Excerpted passage: Begin
Sklearn (Cont.)
Use Sklearn in Python (Cont.)
The next step is to make predictions on the test set:
y_pred = lr.predict( x_test )
ypred = k_means.predict( x_test )
y_pred = knn.predict_proba( x_test )
|
The last step is to determine how the machine learning model performed on the test set. Below are the method provided by the Scikit-learn library to evaluate the performance of machine learning models for the tasks of classification, regression, and clustering:
# Classification
from sklearn.metrics import accuracy_score
accuracy_score( y_test, y_pred )
# Regression
from sklearn.metrics import mean_absolute_error
mean_absolute_error( y_test,y_pred )
# Clustering
from sklearn.metrics import adjusted_rand_score
adjusted_rand_score( y_test,y_pred )
|
Rather than focusing on loading, manipulating and summarising data, Scikit-learn library is focused on modeling the data. Some of the most popular groups of models provided by Sklearn are as follows:
- Supervised learning algorithms:
Almost all the popular supervised learning algorithms, like linear regression, support vector machine (SVM), decision tree, etc., are the part of scikit-learn.
Excerpted passage: End
Information given: Begin
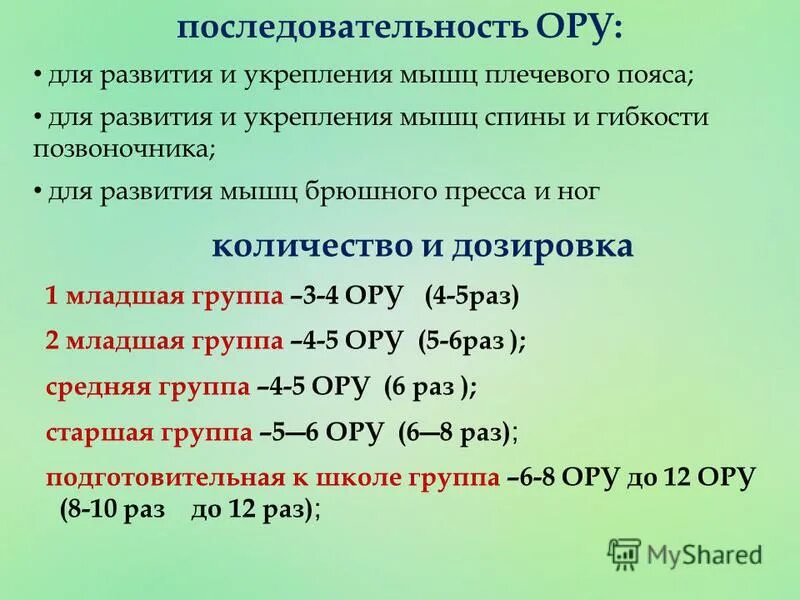 последовательность ОРУ:

• для развития и укрепления мышц плечевого пояса;

• для развития и укрепления мышц спины и гибкости позвоночника;

• для развития мышц брюшного пресса и ног

количество и дозировка

1 младшая группа –3-4 ОРУ (4-5раз)

2 младшая группа –4-5 ОРУ (5-6раз );

средняя группа –4-5 ОРУ (6 раз );

старшая группа –5—6 ОРУ (6—8 раз);

подготовительная к школе группа –6-8 ОРУ до 12 ОРУ (8-10 раз до 12 раз);

MyShared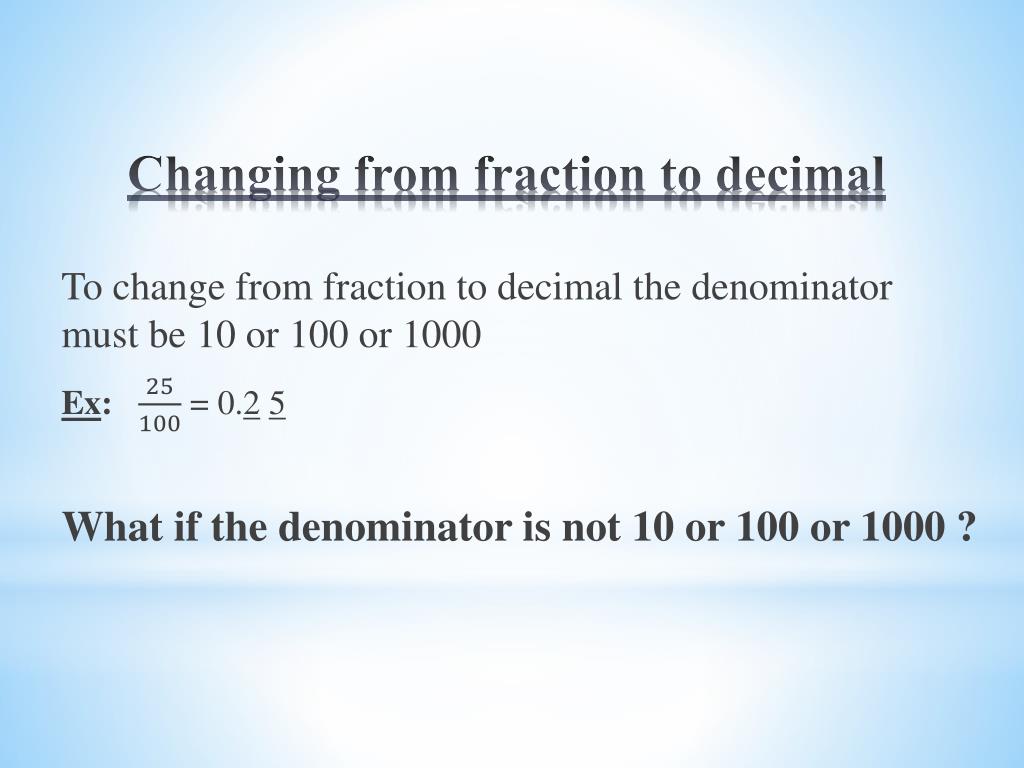 Changing from fraction to decimal

To change from fraction to decimal the denominator must be 10 or 100 or 1000

Ex: $\frac{25}{100} = 0.\underline{2}\ \underline{5}$

What if the denominator is not 10 or 100 or 1000 ?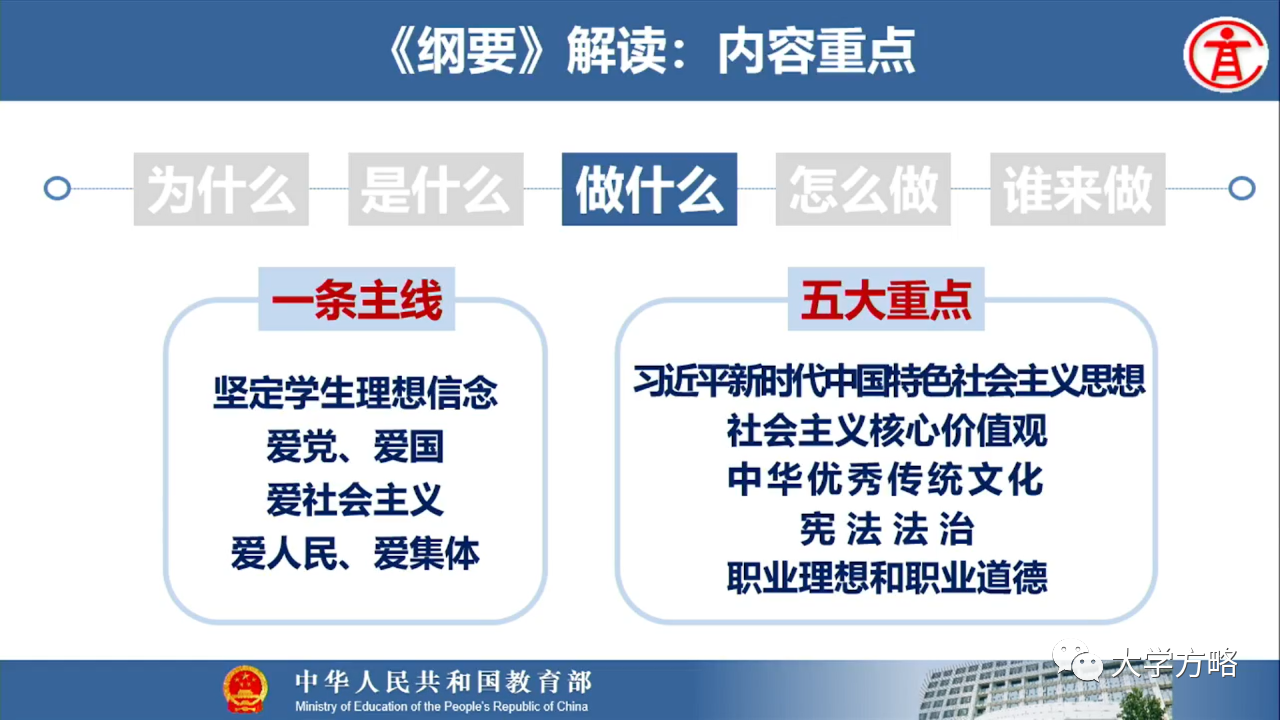 《纲要》解读：内容重点

为什么 是什么 做什么 怎么做 谁来做

一条主线

坚定学生理想信念
爱党、爱国
爱社会主义
爱人民、爱集体

五大重点

习近平新时代中国特色社会主义思想
社会主义核心价值观
中华优秀传统文化
宪法法治
职业理想和职业道德

中华人民共和国教育部
Ministry of Education of the People's Republic of China

大学方略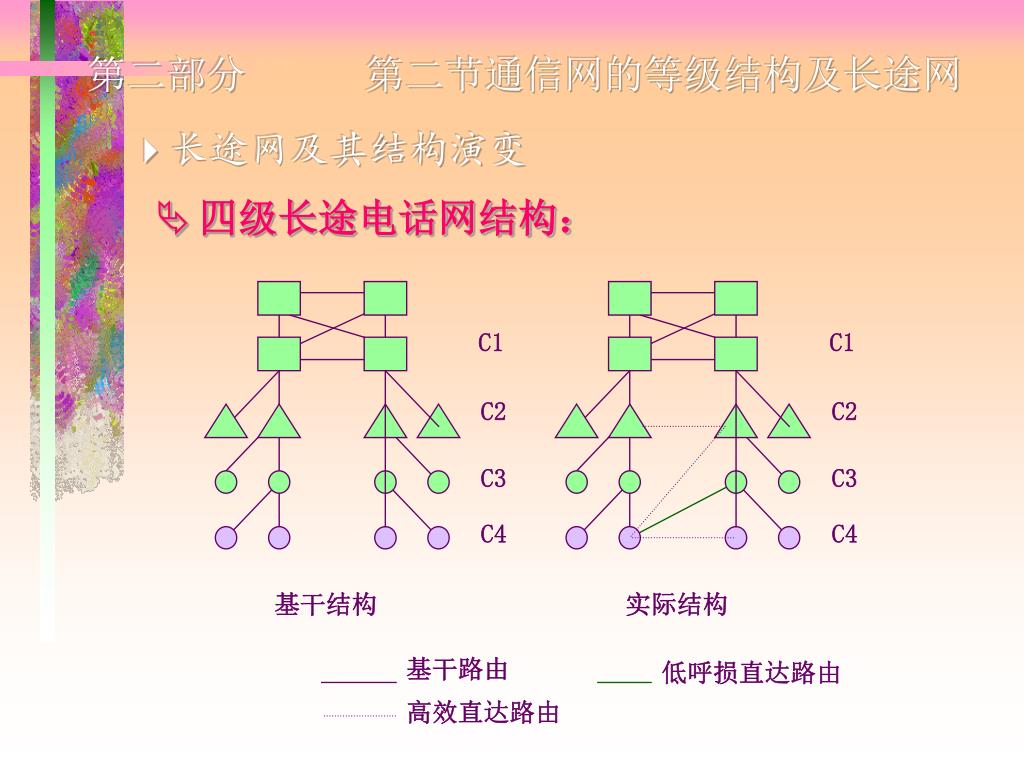 第二部分 第二节通信网的等级结构及长途网

长途网及其结构演变

四级长途电话网结构：

C1
C2
C3
C4

C1
C2
C3
C4

基干结构

实际结构

基干路由

低呼损直达路由

高效直达路由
Information given: End
▶ Problem statement
Copy the stretch of the Scikit-learn text from "ypred = k_means.predict( x_test" through "y_test, y_pred )" word for word. You can do this without the records.

▶ Task response
ypred = k_means.predict( x_test )
y_pred = knn.predict_proba( x_test )
|
The last step is to determine how the machine learning model performed on the test set. Below are the method provided by the Scikit-learn library to evaluate the performance of machine learning models for the tasks of classification, regression, and clustering:
# Classification
from sklearn.metrics import accuracy_score
accuracy_score( y_test, y_pred )